'compute_35,sm_35' Code Generation in Release Build Causing "CUDA Runtime API error 30: unknown

I am using Visual Studio 2010 with Nsight 3.0 on Windows 7 64-bit computer. The GPU I am using is k20c and another low end quodro card with no CUDA capability. In the “Code Generation” settings under project property->CUDA C/C+±>Device, if I put “compute_10,sm_10;compute_20,sm_20;compute_30,sm_30”, it ran fine. But If I put “compute_35,sm_35” in, I got a “CUDA Runtime API error 30” error. Strangely the debug version ran fine in all generations.

Since k20 is sm3.5, I should really set it up to have “compute_35,sm_35” working. I ran memcheck with the debug version and it did not report any errors.

If I comment out a small portion of the code, the release version runs, but there is no reason that the code would not run with that part of the code. I simplified the code and it is very simple.

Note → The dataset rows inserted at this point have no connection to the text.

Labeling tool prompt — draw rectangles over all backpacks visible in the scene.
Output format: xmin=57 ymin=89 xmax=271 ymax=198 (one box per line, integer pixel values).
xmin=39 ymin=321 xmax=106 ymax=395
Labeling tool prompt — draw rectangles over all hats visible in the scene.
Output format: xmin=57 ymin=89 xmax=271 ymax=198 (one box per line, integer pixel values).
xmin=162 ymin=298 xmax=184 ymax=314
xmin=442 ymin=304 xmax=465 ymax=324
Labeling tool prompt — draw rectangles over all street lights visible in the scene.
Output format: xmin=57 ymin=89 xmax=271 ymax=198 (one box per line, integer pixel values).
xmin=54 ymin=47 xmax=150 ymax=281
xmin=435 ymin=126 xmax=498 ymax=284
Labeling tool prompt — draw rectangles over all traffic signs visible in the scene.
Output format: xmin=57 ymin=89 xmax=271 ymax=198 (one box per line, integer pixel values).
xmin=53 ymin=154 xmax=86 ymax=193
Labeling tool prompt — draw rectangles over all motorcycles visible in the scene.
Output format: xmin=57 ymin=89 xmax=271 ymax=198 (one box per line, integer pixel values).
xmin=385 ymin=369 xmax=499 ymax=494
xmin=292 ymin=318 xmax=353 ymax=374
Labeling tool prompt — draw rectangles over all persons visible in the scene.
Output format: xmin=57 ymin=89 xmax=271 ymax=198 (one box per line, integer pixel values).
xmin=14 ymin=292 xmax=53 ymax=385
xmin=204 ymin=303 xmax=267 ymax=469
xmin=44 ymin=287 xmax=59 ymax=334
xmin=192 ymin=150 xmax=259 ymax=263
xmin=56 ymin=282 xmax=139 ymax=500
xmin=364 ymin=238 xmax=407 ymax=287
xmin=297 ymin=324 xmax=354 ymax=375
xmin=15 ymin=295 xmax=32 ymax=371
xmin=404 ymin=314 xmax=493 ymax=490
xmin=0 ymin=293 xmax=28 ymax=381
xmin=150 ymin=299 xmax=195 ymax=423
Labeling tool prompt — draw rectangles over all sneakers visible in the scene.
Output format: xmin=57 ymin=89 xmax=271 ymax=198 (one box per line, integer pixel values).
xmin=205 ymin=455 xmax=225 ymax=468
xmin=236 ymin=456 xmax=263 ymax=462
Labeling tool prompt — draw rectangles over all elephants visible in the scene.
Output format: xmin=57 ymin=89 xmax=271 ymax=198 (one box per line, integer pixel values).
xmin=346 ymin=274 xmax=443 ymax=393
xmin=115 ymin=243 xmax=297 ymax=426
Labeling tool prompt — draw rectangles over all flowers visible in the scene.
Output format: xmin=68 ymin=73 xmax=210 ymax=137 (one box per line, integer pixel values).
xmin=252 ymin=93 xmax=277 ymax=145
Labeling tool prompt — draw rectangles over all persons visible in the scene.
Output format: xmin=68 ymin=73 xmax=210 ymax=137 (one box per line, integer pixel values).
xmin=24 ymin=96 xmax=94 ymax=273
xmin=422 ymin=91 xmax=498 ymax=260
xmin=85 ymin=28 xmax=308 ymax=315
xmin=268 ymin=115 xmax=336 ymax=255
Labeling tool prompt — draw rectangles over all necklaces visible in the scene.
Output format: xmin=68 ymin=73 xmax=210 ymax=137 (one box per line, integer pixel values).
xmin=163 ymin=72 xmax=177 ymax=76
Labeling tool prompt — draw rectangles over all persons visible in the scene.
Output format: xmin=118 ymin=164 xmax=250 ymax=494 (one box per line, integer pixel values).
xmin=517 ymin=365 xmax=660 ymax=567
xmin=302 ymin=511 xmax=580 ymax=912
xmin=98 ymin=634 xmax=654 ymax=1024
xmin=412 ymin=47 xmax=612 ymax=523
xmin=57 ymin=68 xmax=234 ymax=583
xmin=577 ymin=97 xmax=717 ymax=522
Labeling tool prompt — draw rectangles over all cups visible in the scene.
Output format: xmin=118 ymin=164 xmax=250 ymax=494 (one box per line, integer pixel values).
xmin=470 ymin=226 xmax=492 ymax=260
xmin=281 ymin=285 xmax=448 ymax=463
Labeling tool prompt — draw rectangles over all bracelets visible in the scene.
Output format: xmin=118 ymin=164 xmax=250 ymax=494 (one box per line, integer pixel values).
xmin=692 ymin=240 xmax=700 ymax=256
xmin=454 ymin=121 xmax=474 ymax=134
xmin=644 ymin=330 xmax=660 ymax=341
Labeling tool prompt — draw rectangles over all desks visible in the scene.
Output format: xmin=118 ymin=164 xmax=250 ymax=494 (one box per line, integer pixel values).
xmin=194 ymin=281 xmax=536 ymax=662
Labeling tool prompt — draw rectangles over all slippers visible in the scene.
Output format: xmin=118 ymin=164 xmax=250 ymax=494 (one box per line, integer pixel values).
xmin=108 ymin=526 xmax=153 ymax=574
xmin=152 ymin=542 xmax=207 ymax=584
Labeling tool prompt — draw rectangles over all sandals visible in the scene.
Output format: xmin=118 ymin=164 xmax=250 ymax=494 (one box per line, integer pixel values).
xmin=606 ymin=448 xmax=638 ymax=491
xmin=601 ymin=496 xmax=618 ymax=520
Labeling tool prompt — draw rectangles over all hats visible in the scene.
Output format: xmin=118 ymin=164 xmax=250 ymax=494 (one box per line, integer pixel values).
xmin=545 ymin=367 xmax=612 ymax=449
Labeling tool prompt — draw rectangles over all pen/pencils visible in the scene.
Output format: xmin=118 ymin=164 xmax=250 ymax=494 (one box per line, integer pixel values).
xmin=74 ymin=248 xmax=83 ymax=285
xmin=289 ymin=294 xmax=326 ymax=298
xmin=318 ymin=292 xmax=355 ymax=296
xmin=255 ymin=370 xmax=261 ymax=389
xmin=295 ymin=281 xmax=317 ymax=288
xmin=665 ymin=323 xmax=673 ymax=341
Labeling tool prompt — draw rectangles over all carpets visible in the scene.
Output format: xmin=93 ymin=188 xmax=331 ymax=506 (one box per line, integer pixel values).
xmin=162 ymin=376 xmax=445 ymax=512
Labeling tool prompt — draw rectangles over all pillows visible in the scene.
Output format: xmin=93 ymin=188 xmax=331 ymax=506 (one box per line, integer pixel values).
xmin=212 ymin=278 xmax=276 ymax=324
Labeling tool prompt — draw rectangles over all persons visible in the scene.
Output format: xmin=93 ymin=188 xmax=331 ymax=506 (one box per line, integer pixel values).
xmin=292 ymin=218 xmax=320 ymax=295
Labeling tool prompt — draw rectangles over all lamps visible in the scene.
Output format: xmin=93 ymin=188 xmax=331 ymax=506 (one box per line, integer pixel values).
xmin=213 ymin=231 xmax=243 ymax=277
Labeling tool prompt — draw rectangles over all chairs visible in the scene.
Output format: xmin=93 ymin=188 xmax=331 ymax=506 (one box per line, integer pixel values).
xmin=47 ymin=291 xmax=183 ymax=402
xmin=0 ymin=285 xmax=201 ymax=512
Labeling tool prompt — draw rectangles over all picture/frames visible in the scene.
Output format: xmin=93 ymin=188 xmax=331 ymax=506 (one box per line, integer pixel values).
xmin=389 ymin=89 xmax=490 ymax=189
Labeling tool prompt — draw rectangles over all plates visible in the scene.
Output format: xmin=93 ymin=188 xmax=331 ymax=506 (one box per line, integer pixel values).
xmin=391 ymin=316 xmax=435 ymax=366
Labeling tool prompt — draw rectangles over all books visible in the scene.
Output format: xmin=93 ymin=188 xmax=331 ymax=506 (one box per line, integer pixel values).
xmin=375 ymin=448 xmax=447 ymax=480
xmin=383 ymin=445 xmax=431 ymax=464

When I comment out a smaller portion of the code, I got a crash dialogbox “cicc.exe stopped working”. This is very likely a compiler bug.

Attached is the code. Please search “NOTE:” in .cuh file to see where the portion of code was commented out for it to run and where the portion of the code that causes crash.

I have the same problem,

I am trying to get an answer . . . .

The bug is fixed in CUDA 5.5 RC. You can get it from CUDA RDP.